Any help would be appreciated.
 A: It's a geometric series, with first term $1$, and common ratio $\frac{1}{2}$.
A well-known (high-school) formula is for the sum of the first $n$-terms:
$$S_n = a\left(\frac{1-r^n}{1-r}\right)$$
If $a=1$ and $r=\frac{1}{2}$ then
$$S_n \ = \ 1\left(\frac{1-(1/2)^n}{1-1/2}\right) \ = \ 2-\frac{1}{2^{n-1}}$$
To show that $S_n \to 2$ as $n \to \infty$, you need to show that for all $\varepsilon > 0$, there exists an $N$ for which, if $n>N$ then $\left|S_n-2\right|<\varepsilon$.
\begin{eqnarray*}
\left|S_n - 2\right| &=& \left|\left(2-\frac{1}{2^{n-1}}\right) - 2\right| \\ \\
&=& \left|-\frac{1}{2^{n-1}}\right| \\ \\
&=& \frac{1}{2^{n-1}}
\end{eqnarray*}
Hence, $\displaystyle{|S_n-2| < \varepsilon \iff \frac{1}{2^{n-1}}< \varepsilon \iff n>1-\frac{\log \varepsilon}{\log 2}}$
A: Given an arbitrarily small $\epsilon >0$, find $n$ such that $2 - \left( 1 - {2 \over 2^n} \right) < \epsilon$.
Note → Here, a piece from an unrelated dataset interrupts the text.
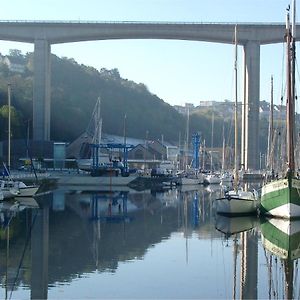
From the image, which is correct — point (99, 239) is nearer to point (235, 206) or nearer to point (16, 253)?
point (16, 253)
With simple re-arrangement we find:  
$n > - \log_2 \epsilon - 1$.
In short, for an arbitrarily small $\epsilon$ we can always find an $n$ such that the series is closer to $2$ than $\epsilon$.  Moreover, it is trivial to prove that the series cannot converge to a number greater than 2.0.